Not all of my experience has been on the downbeat.  I have met people in all walks of life who have had to live with PD.  I know a lawyer with PD who has written a mystery novel with two lead characters, one with Alzheimer’s and one with Parkinson’s.  I have had the great good fortune to find a personal trainer who knows from experience what people with Parkinson’s need.  She also provides group yoga and fitness classes for people with PD and other disorders as a community service.  I have met Tai Chi leaders who have specifically chosen to work with people living with PD in light of research findings that offer evidence that Tai Chi can slow the progression of symptoms and improve flexibility and balance in persons living with PD.  Last but not least, I have been welcomed into support groups in my own area where members share their experiences and, sometimes, just listen to those who live with PD and their caregivers.

But I am here today because medical science has more questions than answers about Parkinson’s Disease.  It is a slowly progressing movement disorder—so slow-moving that many of us dream of a cure in time to save us—but it looks as if we’ll have to give up that dream.  Because, what is amazing, bewildering and just plain scary is that no one can tell us how quickly it will progress, or how we might slow its progress.  Nor can anyone tell what causes PD, much less how we might cure it or stop its progression.  More than a million people in the US suffer from this disease, so you might think that drug companies are researching these basic questions and will find the answers, launching products to make living with Parkinson’s more manageable.  But that is not how it works.  The drug companies don’t begin investing until a potential product has been developed.  Basic biomedical research is provided by organizations like the National Institutes of Health, and the Department of Defense, and through private foundations.  The NIH is the largest provider of basic biomedical research in the world.  Without the NIH, basic biomedical research into curing any number of serious diseases will grind to a halt.

It should also be noted that health care has an ever-increasing share in this country’s GDP, so investment is important.  Such investment will create jobs and make the US a leader in the technology of disease treatment and elimination.  Further, finding cures can reduce the cost of providing medical care, which is a huge drag on our country’s ability to balance its budget. 

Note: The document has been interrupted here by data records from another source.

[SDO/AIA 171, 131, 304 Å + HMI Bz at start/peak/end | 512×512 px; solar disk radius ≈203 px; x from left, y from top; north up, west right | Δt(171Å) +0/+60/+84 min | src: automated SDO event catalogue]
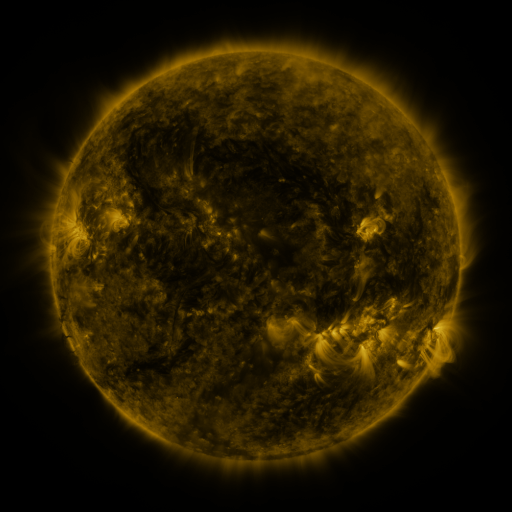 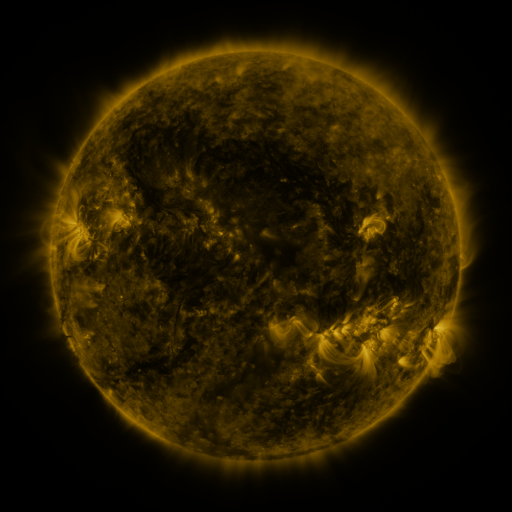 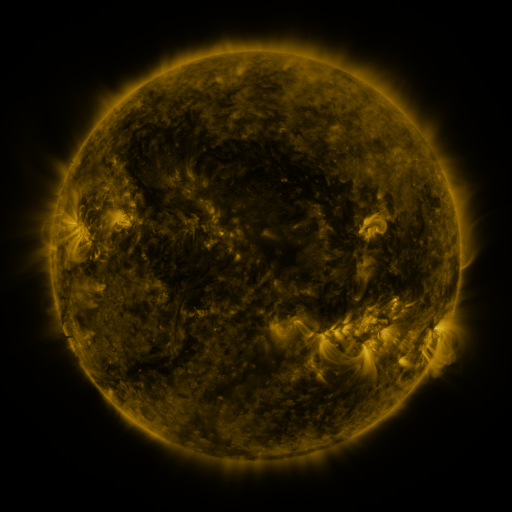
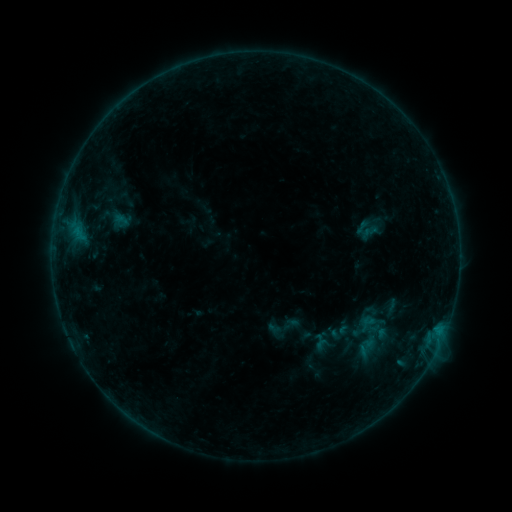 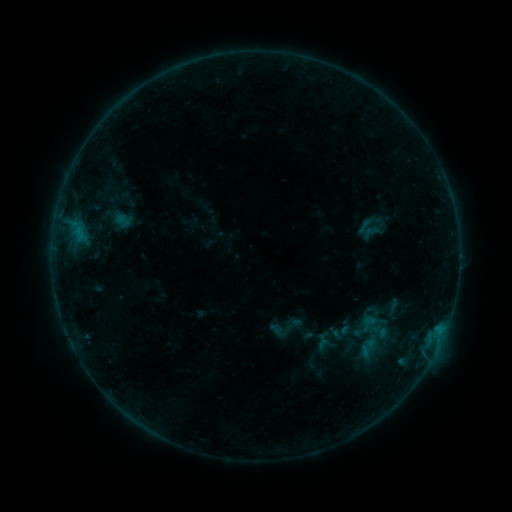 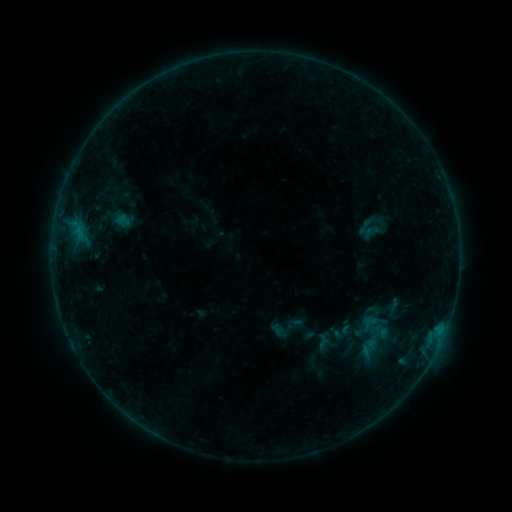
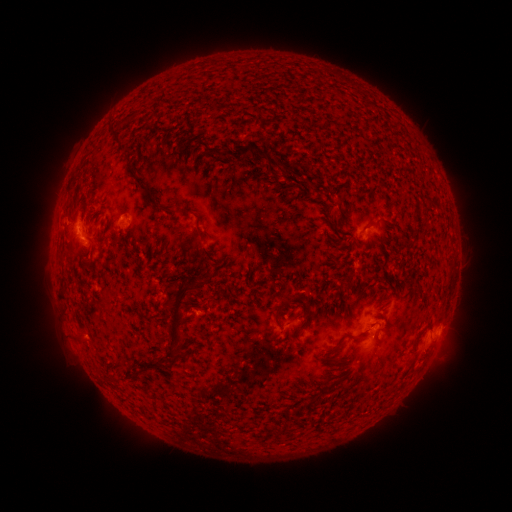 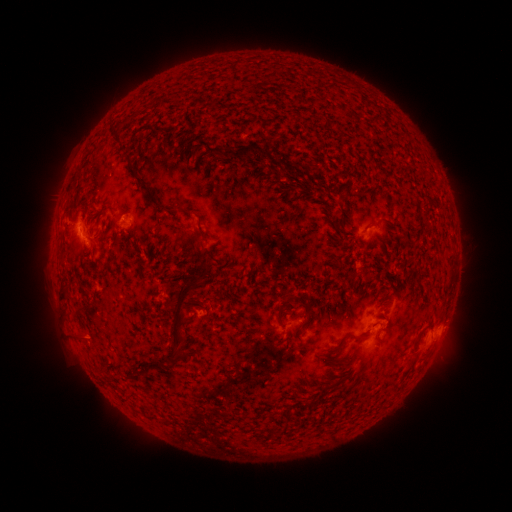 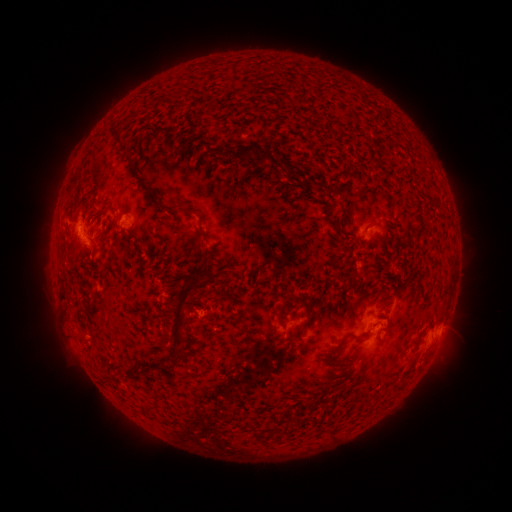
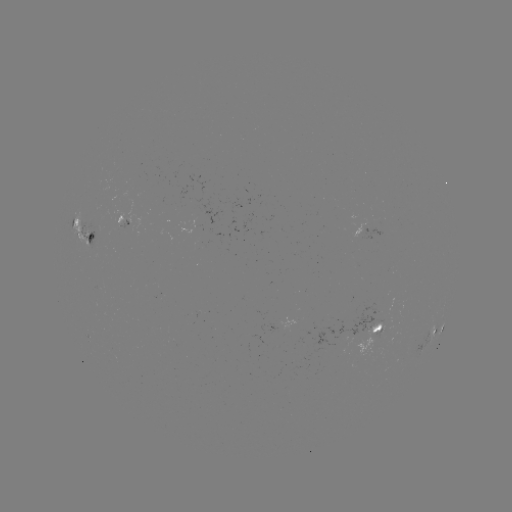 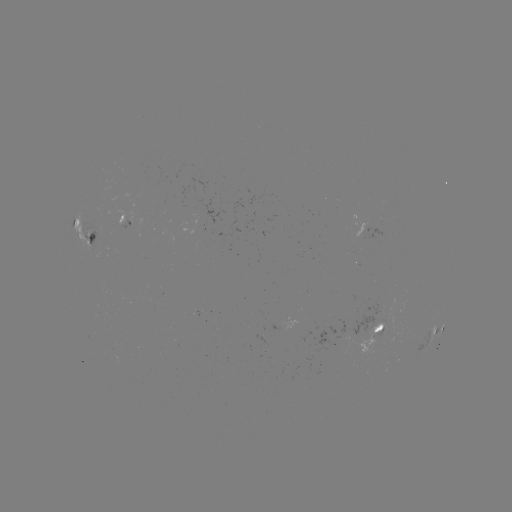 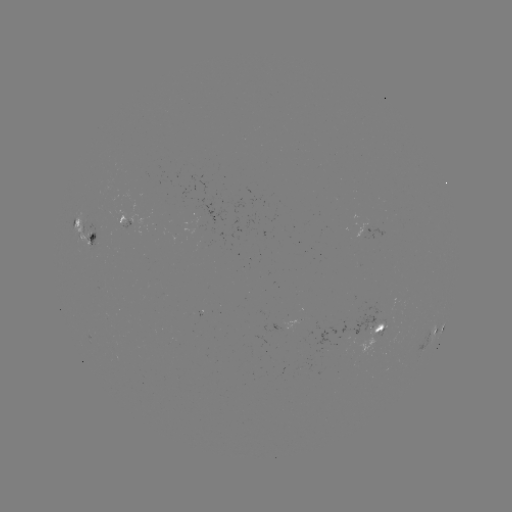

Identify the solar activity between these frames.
emerging-flux region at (378, 333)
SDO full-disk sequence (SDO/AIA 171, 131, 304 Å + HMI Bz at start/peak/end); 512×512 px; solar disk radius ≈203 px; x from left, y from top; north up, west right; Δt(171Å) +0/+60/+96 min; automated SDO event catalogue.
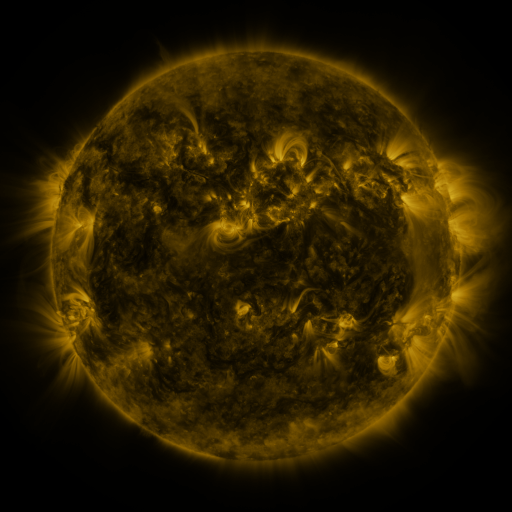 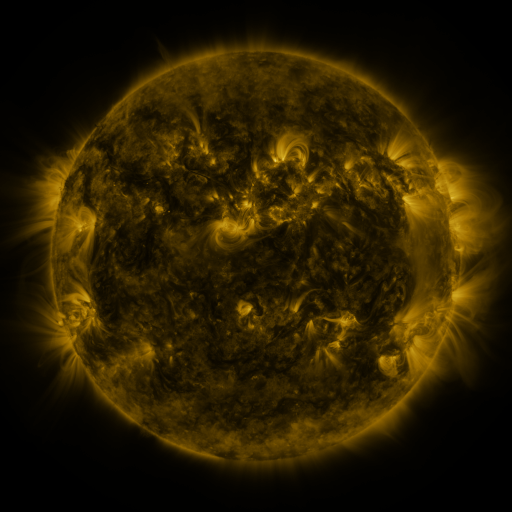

So, what do I want?  I want to ask you to--

1. 1.    Do everything in your power to prevent the automatic cuts to the biomedical research budgets of the National Institutes of Health and the Department of Defense.  Such cuts will almost immediately lead to the cessation of ongoing research due to cutoff of research grants, meaning that much of the progress we are on the verge of making in this country to cure such things as diabetes, cancer, MS. ALS, Parkinson’s and others will be wiped out when clinical trials and other research are shut down.  
2. 2.    If stopping sequestration is not possible, then please support any and all efforts to restore critically needed research funding, whether through a Continuing Resolution or a new budget. 
3. 3.    Failing both of those, help me understand how I can become a better advocate for addressing this concern.  We desperately need more investment in biomedical research, both to find cures for the many diseases out there, and to build a strong economic future in the business of providing health care.